Gestão judicial denuncia ‘estado falimentar’ e solicita manutenção provisória dos serviços essenciais.

by Ricardo Almeida
0 comentários

Situação da Oi (OIBR3)

A Gestão Judicial da Oi (OIBR3), que se encontra em recuperação judicial, comunicou ao Juízo da 7ª Vara Empresarial do Rio de Janeiro que o grupo chegou a um “estado falimentar” e não tem mais condições de cumprir o plano de recuperação ou atender aos compromissos com seus credores e fornecedores.

Condições Financeiras

De acordo com o documento apresentado, a empresa enfrenta uma situação “financeira e operacional irreversível”. As receitas mensais são insuficientes para cobrir as despesas essenciais, resultando em uma margem bruta negativa que, já debilitada em janeiro de 2025, despencou de -10% para -135% em outubro, evidenciando um colapso nas finanças da operadora.

Descumprimento do Plano

O parecer da Gestão Judicial enfatiza que o plano de recuperação judicial foi descumprido.
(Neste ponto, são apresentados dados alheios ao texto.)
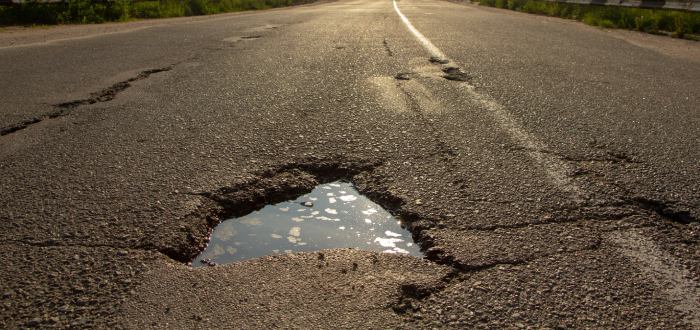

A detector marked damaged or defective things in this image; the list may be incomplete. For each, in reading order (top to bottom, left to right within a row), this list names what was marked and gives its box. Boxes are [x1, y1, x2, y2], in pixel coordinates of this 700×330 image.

water-filled pothole [191, 180, 422, 266]
pothole [191, 182, 422, 266]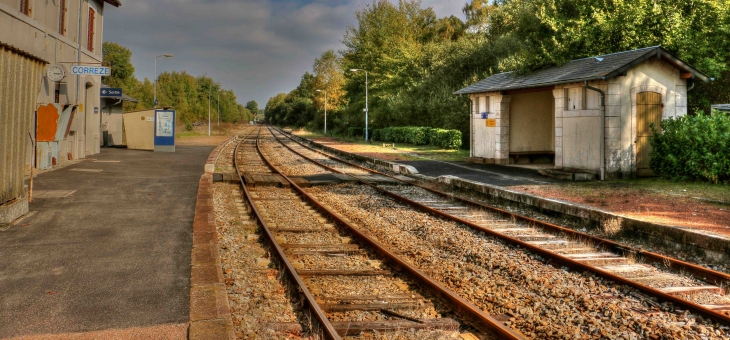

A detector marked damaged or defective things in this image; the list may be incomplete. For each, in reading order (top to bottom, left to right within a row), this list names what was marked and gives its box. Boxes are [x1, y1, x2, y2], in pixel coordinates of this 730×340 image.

rusty railway track [232, 127, 524, 340]
rusty railway track [264, 125, 728, 326]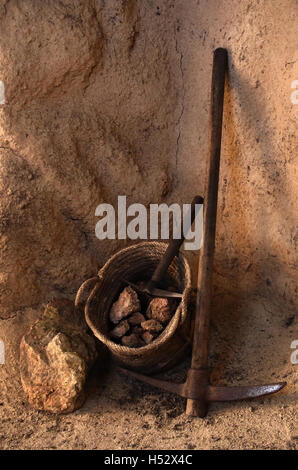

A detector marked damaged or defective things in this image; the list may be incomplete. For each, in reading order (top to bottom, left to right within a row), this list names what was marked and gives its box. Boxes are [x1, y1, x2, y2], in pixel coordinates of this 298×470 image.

rusty iron tool [123, 194, 203, 298]
rusty iron tool [119, 48, 286, 418]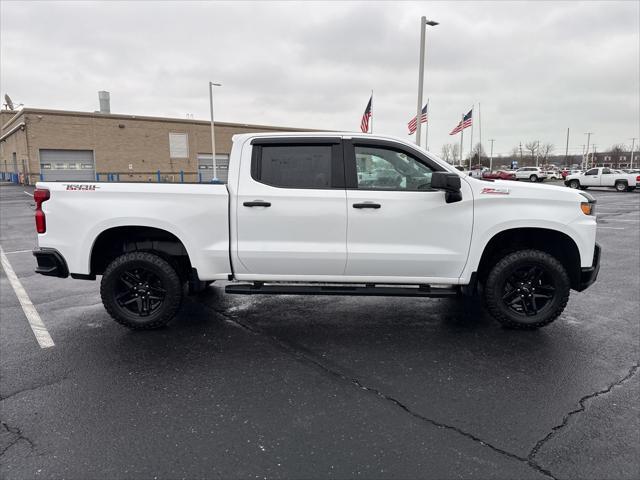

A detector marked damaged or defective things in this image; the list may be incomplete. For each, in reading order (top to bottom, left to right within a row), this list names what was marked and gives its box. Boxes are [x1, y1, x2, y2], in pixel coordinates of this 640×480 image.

cracked pavement [0, 182, 636, 478]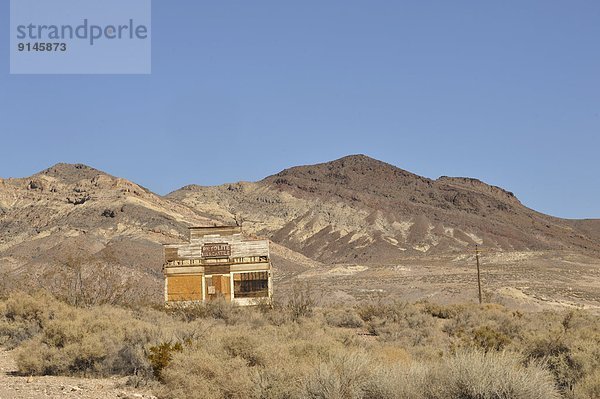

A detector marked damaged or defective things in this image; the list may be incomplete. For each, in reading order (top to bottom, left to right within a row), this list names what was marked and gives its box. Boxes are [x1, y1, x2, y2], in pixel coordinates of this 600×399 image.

rusted metal facade [161, 227, 270, 308]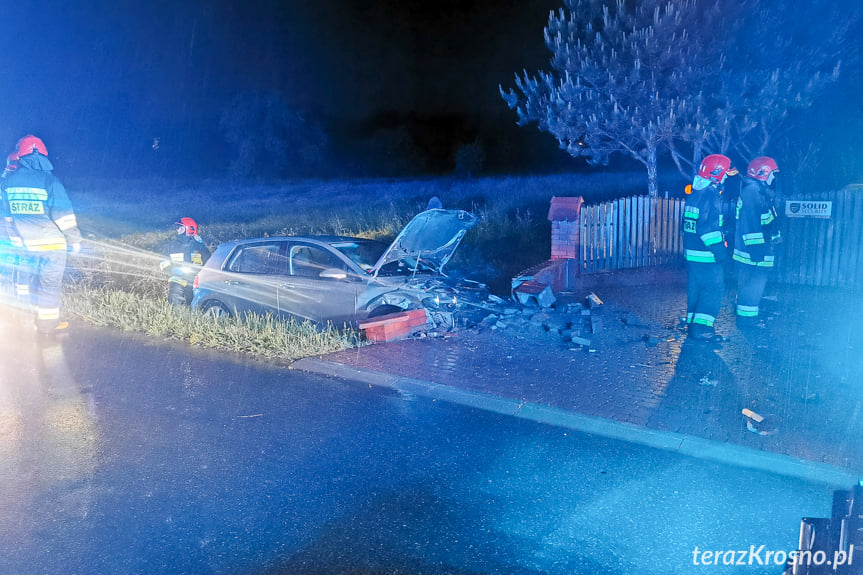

O passivo extraconcursal — ou seja, as dívidas contraídas após o início do processo de recuperação — atualmente soma cerca de R$ 1,7 bilhão, referindo-se a obrigações com fornecedores, além de litígios e a desconfiança do mercado, fatores que dificultam qualquer tentativa de reerguimento.

Proposta de Continuidade

Apesar de reconhecer a gravidade do cenário de insolvência, a Gestão Judicial defende que, caso ocorra a decretação de falência, deve haver uma continuidade provisória das atividades da empresa com o intuito de evitar prejuízos na prestação de serviços públicos e privados que são considerados essenciais.

Contratos Ativos

Atualmente, a Oi mantém mais de 4,6 mil contratos com órgãos públicos e cerca de 10 mil contratos privados ativos. Isso inclui a conectividade de 13 mil lotéricas da Caixa Econômica Federal, as redes de comunicação do Comando da Aeronáutica (Cindacta), telefones públicos (Colr) e serviços de emergência que utilizam números tridígitos.

Riscos de Colapso

A Gestão Judicial alerta que um encerramento imediato das operações poderia provocar um “colapso nacional de serviços críticos”. Para reforçar sua posição, o grupo cita precedentes do Superior Tribunal de Justiça (STJ) que permitem a manutenção provisória de empresas em situação de falência, quando há risco de impactos à coletividade.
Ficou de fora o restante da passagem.